Comment by Church Secretary — February 3, 2007 @ 6:09 am
Greg,
I’ve gotten the impression from past posts that you live in California. Great state, lived there myself for a while. I currently live in Charlestown, MA, and work in Cambridge. Last week, we had an incident in the city that didn’t cause one minute of panic, just a lot of frustrated drivers. That’s boston on a good day, anyway.
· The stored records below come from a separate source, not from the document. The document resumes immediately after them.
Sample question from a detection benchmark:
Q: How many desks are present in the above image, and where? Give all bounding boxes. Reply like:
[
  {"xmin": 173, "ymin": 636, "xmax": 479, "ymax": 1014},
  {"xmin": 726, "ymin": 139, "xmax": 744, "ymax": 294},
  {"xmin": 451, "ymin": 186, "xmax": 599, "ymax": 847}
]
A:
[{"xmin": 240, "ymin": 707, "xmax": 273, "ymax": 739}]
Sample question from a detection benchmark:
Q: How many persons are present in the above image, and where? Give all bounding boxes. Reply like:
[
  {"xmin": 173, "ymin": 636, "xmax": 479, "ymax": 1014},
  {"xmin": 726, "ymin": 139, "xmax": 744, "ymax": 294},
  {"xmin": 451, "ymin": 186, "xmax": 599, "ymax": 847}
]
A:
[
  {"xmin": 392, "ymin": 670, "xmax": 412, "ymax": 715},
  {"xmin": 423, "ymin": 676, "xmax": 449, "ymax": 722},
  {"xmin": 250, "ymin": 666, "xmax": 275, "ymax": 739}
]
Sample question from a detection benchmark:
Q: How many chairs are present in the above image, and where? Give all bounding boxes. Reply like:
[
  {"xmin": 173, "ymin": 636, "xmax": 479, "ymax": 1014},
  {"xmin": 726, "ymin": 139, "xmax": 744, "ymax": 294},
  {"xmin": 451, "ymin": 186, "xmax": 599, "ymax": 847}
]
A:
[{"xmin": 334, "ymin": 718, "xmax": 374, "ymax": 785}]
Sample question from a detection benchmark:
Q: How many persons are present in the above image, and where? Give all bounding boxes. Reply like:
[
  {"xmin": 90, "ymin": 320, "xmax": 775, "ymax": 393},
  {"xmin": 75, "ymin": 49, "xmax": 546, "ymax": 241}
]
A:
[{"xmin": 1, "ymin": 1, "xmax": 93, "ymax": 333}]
As a matter of fact, the first couple of these devices *were* removed by bomb squads in full protective gear. In fact the first one reported was blown up in place with a water-protected explosive device. Once it was clear that there wasn’t a threat of explosion, police were authorized to remove them themselves. How much panic was there? apparently, not much in boston or the surrounding area, only what the rest of the country has drummed up as Boston’s over-reaction. As far as reaction time, you can’t measure it by when the devices were placed, but by when they were reported. By that standard, Boston’s response was excellent. How about if I come out to your home state, Greg, and plant a bunch of electrical devices on bridges and overpasses.. only one of them is actually rigged to go off. Cuz.. man.. that’d be just hilarious! To all of you having a good laugh at Boston’s expense, enjoy it. Unless you live here, you have no idea wtf you’re talking about.
Comment by FreedomByChoice — February 5, 2007 @ 8:55 am
We take the finger real personal here in Beantown.
at least no one got killed, as with some other recent Boston PD overeactions.
Comment by mdhatter — February 5, 2007 @ 1:54 pm
Yeah, those terrorists are geniuses, putting those new high-tech bombs in plain sight with LED lights shaped as cartoon characters when they could have just as easily put a bomb the same size and that could go completely unnoticed because it isn’t put in plain sight and have bright LED lights…….what did I just say?